PROMPT: Look down the entries below and report how many lines hold the string "burst"; write nothing else.

TASK INPUT:
+===+

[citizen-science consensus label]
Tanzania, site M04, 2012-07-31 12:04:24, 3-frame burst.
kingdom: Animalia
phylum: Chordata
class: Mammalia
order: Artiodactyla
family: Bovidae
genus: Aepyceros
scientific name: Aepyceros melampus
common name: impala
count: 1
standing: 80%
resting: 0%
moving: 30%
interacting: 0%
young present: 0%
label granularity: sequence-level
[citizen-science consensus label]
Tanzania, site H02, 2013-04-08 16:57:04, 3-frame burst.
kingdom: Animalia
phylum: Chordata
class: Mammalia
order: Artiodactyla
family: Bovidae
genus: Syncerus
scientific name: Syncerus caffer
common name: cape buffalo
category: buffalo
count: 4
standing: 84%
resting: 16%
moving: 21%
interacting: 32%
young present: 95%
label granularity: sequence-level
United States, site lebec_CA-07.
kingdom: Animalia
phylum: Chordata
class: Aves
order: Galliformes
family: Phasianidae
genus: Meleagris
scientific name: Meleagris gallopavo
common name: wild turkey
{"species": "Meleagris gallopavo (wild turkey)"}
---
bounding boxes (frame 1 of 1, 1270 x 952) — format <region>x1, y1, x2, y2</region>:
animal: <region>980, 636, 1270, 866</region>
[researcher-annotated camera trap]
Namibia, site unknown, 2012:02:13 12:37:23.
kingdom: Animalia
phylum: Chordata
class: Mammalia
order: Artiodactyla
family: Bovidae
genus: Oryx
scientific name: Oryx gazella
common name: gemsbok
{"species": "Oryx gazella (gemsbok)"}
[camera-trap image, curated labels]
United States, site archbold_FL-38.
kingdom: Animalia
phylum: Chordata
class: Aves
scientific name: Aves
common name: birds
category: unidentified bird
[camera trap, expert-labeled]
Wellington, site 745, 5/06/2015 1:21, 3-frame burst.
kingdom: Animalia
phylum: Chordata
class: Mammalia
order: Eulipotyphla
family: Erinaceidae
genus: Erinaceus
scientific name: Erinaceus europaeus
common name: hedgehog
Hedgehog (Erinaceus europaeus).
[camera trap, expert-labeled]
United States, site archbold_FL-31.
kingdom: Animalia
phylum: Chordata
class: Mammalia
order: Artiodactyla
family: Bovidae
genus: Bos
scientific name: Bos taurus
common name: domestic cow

+===+

THE COMPLETED TASK: 3